Vertebrates develop from three germ layers—the endoderm, mesoderm, and ectoderm—which each give rise to distinct elements in the emerging body plan, and interactions between these layers are a common feature of embryogenesis. For example, early in development, cranial neural crest cells migrate to positions along the bottom (ventral side) of the future head, where they form a series of developmental intermediate structures called pharyngeal arches. The arches facilitate interactions between crest cells (derived from ectoderm) and neighboring tissues (such as endoderm and surface ectoderm), which induce specific bone and cartilage patterns in the face. Recent chick studies showed that head endoderm, which contributes to the lining of the pharynx and gills, can pattern the facial skeleton. But the question remained, by what mechanism does endodermal signaling induce specific patterns of cartilage and bone?
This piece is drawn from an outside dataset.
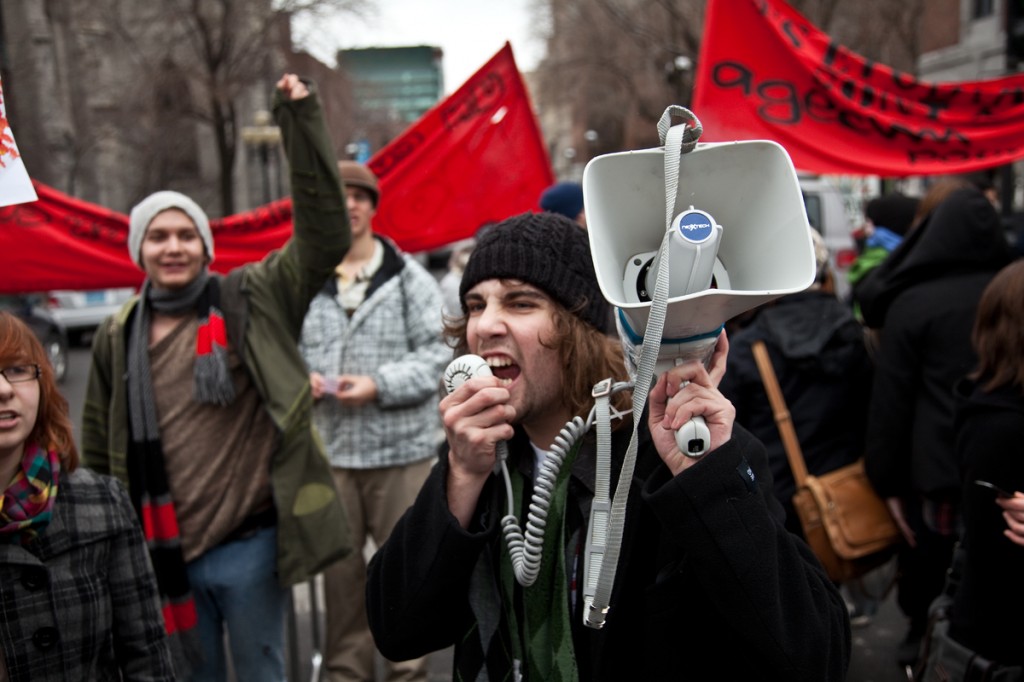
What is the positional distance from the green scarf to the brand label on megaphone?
1.88 ft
In this issue of PLoS Biology, Justin Crump, Mary Swartz, and Charles Kimmel study the patterning of a jaw-support cartilage called the hyosymplectic in the larval zebrafish and find a “hierarchy of tissue interactions” at work. In zebrafish mutated for a gene called integrinα5, the authors report, a specific region of the hyosymplectic cartilage fails to develop. The loss of this cartilage region correlates with the loss of the first endodermal pouch. Pouches are outpocketings of the head endoderm that fuse with the skin to form the gill slits later in development. By labeling individual crest cells with fluorescent dye and making time-lapse recordings of these cells in transgenic fish, Crump et al. show that the hyosymplectic cartilage regions lost in the integrinα5 mutant are normally derived from crest cells directly adjacent to the first pouch.
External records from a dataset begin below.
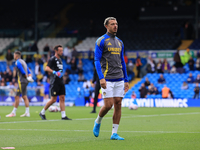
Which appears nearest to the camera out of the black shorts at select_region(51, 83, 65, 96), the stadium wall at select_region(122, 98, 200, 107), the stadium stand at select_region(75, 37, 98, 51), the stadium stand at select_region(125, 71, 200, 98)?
the black shorts at select_region(51, 83, 65, 96)

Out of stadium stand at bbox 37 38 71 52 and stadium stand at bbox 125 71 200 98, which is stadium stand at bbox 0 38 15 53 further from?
stadium stand at bbox 125 71 200 98

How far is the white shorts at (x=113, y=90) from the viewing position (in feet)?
24.7

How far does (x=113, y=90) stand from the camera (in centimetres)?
765

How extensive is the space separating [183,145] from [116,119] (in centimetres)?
155

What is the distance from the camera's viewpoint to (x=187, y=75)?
28.5 m

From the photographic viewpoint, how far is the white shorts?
7.52 metres

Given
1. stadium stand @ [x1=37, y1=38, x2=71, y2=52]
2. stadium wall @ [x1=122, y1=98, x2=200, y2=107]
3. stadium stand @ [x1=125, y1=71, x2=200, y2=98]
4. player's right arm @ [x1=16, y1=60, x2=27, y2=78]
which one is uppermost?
stadium stand @ [x1=37, y1=38, x2=71, y2=52]

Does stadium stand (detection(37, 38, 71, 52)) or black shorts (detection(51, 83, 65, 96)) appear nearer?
black shorts (detection(51, 83, 65, 96))

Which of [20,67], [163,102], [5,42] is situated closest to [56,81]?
[20,67]

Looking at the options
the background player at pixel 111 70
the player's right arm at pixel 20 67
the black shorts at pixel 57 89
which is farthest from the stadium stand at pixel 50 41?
the background player at pixel 111 70

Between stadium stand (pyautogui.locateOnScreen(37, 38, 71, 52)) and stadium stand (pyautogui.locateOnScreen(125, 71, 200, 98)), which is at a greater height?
stadium stand (pyautogui.locateOnScreen(37, 38, 71, 52))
Integrins are transmembrane receptors that promote cell adhesion and signaling. Although integrins function in crest cell migration, Crump et al. show that the Integrinα5 receptor is required in endoderm for hyosymplectic cartilage development and appears to promote development of the first pouch. The first pouch in turn acts as a template, by promoting both the survival and local clustering of crest cells, to pattern a specific region of the hyosymplectic cartilage.
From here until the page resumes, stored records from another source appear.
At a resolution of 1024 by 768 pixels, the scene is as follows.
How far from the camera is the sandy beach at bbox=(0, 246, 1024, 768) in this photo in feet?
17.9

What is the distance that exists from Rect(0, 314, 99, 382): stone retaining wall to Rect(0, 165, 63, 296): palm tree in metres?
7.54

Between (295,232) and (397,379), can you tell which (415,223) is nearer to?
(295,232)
But the pouch may have more far-reaching effects. Since integrinα5 mutants also have region-specific defects in cranial muscles and nerves, the first pouch may serve to organize an entire functional unit in a region of the head. As the hyosymplectic element has undergone considerable change during evolution—from a jaw-support element in fish to a tiny, sound-conducting bone called the stapes in mammals—Crump et al. speculate that such a local, interconnected strategy of development would facilitate evolution of the vertebrate head. Changes in endodermal signaling would allow a particular skeletal element to vary in shape or size, in coordination with the muscles and nerves that move the skeletal element and independent of other regions of the head.

It will be interesting to determine, the authors note, whether this hierarchical organization applies to other skeletal elements in the head. But for now, these results will inform efforts to understand the specificity of interrelated defects seen in human craniofacial syndromes such as DiGeorge Syndrome, whose underlying causes lie in the development of the endoderm.